Brief >> Copy every record exactly. Nothing may be skipped.

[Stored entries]
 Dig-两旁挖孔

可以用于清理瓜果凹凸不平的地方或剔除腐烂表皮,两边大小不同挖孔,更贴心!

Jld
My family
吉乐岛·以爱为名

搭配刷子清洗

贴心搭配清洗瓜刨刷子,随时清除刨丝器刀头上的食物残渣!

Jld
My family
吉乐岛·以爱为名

Answer space >>
 Dig-两旁挖孔

可以用于清理瓜果凹凸不平的地方或剔除腐烂表皮,两边大小不同挖孔,更贴心!

Jld
My family
吉乐岛·以爱为名

搭配刷子清洗

贴心搭配清洗瓜刨刷子,随时清除刨丝器刀头上的食物残渣!

Jld
My family
吉乐岛·以爱为名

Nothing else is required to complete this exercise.